## What is required
Return the material below verbatim, leaving out the pictures.

--- Material ---

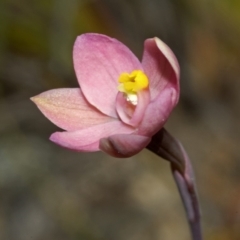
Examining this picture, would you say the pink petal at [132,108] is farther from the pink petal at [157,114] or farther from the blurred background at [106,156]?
the blurred background at [106,156]

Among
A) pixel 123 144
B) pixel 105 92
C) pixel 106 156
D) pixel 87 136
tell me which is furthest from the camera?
pixel 106 156

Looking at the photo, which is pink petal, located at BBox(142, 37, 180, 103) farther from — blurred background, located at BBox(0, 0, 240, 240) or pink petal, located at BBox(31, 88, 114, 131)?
blurred background, located at BBox(0, 0, 240, 240)

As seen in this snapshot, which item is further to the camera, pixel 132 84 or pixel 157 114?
pixel 132 84

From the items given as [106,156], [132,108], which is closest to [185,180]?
[132,108]

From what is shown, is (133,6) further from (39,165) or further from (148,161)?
(39,165)

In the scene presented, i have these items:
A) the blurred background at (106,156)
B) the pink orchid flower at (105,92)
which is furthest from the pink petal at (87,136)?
the blurred background at (106,156)

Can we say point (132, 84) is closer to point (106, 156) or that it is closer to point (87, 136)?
point (87, 136)

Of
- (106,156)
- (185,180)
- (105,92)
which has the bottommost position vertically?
(106,156)

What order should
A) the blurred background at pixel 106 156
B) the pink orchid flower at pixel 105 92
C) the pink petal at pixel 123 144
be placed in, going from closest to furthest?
the pink petal at pixel 123 144 < the pink orchid flower at pixel 105 92 < the blurred background at pixel 106 156
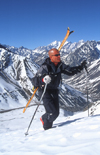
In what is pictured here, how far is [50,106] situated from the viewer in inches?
303

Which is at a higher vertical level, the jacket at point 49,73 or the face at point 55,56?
the face at point 55,56

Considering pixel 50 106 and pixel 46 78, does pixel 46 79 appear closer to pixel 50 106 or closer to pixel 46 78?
pixel 46 78

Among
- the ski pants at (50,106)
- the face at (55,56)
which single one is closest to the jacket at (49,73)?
the face at (55,56)

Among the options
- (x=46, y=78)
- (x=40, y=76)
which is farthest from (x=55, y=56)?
(x=46, y=78)

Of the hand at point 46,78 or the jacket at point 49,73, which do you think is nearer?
the hand at point 46,78

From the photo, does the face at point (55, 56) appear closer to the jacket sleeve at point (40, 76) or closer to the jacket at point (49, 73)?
the jacket at point (49, 73)

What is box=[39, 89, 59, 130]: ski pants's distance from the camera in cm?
771

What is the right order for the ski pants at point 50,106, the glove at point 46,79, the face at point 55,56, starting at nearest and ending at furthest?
the glove at point 46,79, the ski pants at point 50,106, the face at point 55,56

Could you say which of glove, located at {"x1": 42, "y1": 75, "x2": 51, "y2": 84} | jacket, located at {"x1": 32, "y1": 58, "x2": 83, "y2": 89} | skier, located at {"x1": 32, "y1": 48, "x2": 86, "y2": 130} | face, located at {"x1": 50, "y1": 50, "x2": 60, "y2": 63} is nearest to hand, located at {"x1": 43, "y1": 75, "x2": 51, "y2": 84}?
glove, located at {"x1": 42, "y1": 75, "x2": 51, "y2": 84}

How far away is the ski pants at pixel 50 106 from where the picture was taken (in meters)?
7.71

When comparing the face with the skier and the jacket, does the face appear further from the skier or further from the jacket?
the jacket

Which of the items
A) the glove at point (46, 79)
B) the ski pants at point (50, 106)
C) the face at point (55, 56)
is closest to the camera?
the glove at point (46, 79)

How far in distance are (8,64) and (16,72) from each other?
10.6m

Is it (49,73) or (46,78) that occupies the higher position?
(49,73)
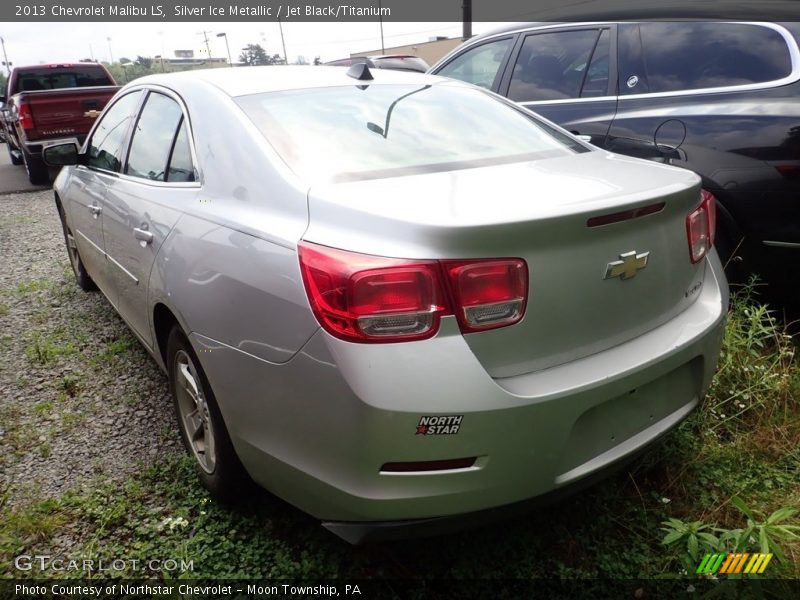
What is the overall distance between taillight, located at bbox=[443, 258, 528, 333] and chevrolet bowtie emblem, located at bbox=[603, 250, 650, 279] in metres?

---

## Exercise response
Examining this picture, would you say the pink petal at [132,108] is farther from the pink petal at [157,114] or farther from the blurred background at [106,156]?
the blurred background at [106,156]

Among
A) pixel 123 144
B) pixel 105 92
C) pixel 106 156
D) pixel 87 136
tell me which is furthest from the camera?
pixel 106 156

Looking at the photo, which is pink petal, located at BBox(142, 37, 180, 103) farther from — blurred background, located at BBox(0, 0, 240, 240) or pink petal, located at BBox(31, 88, 114, 131)?
blurred background, located at BBox(0, 0, 240, 240)

As seen in this snapshot, which item is further to the camera, pixel 132 84 or pixel 157 114?
pixel 132 84

From the items given as [106,156], [132,108], which is closest to [185,180]?
[132,108]

From what is shown, is (133,6) further from (39,165) or further from (148,161)?
(39,165)

In the scene presented, i have these items:
A) the blurred background at (106,156)
B) the pink orchid flower at (105,92)
which is furthest from the pink petal at (87,136)?
the blurred background at (106,156)

Can we say point (132, 84) is closer to point (106, 156) or that it is closer to point (87, 136)?
point (87, 136)

Of
- (106,156)
- (185,180)
- (105,92)
which has the bottommost position vertically?
(106,156)

What order should
A) the blurred background at pixel 106 156
B) the pink orchid flower at pixel 105 92
C) the pink petal at pixel 123 144
be placed in, going from closest to furthest?
the pink petal at pixel 123 144 < the pink orchid flower at pixel 105 92 < the blurred background at pixel 106 156
In what is pictured here, how far is [50,106] situated from the viewer in inches?
303

Which is at a higher vertical level, the jacket at point 49,73 or the face at point 55,56?
the face at point 55,56

Considering pixel 50 106 and pixel 46 78, does pixel 46 79 appear closer to pixel 50 106 or closer to pixel 46 78?
pixel 46 78

Among
- the ski pants at (50,106)
- the face at (55,56)
which single one is closest to the jacket at (49,73)?
the face at (55,56)

Among the options
- (x=46, y=78)
- (x=40, y=76)
which is farthest from (x=55, y=56)?
(x=46, y=78)

Of the hand at point 46,78 or the jacket at point 49,73, which do you think is nearer?
the hand at point 46,78

From the photo, does the face at point (55, 56) appear closer to the jacket sleeve at point (40, 76) or closer to the jacket at point (49, 73)?
the jacket at point (49, 73)

What is box=[39, 89, 59, 130]: ski pants's distance from the camera in cm?
771

What is the right order for the ski pants at point 50,106, the glove at point 46,79, the face at point 55,56, starting at nearest and ending at furthest?
the glove at point 46,79, the ski pants at point 50,106, the face at point 55,56

Could you say which of glove, located at {"x1": 42, "y1": 75, "x2": 51, "y2": 84} | jacket, located at {"x1": 32, "y1": 58, "x2": 83, "y2": 89} | skier, located at {"x1": 32, "y1": 48, "x2": 86, "y2": 130} | face, located at {"x1": 50, "y1": 50, "x2": 60, "y2": 63} is nearest to hand, located at {"x1": 43, "y1": 75, "x2": 51, "y2": 84}?
glove, located at {"x1": 42, "y1": 75, "x2": 51, "y2": 84}

How far away is the ski pants at pixel 50 106 from where the picture was taken (in meters)?
7.71

When comparing the face with the skier and the jacket, does the face appear further from the skier or further from the jacket?
the jacket

Which of the items
A) the glove at point (46, 79)
B) the ski pants at point (50, 106)
C) the face at point (55, 56)
is closest to the camera?
the glove at point (46, 79)

How far in distance are (8,64) and (16,72) from each other?
10.6m

Is it (49,73) or (46,78) that occupies the higher position?
(49,73)
What is the overall distance between taillight, located at bbox=[443, 258, 528, 333] and chevrolet bowtie emblem, located at bbox=[603, 250, 650, 279] in metres?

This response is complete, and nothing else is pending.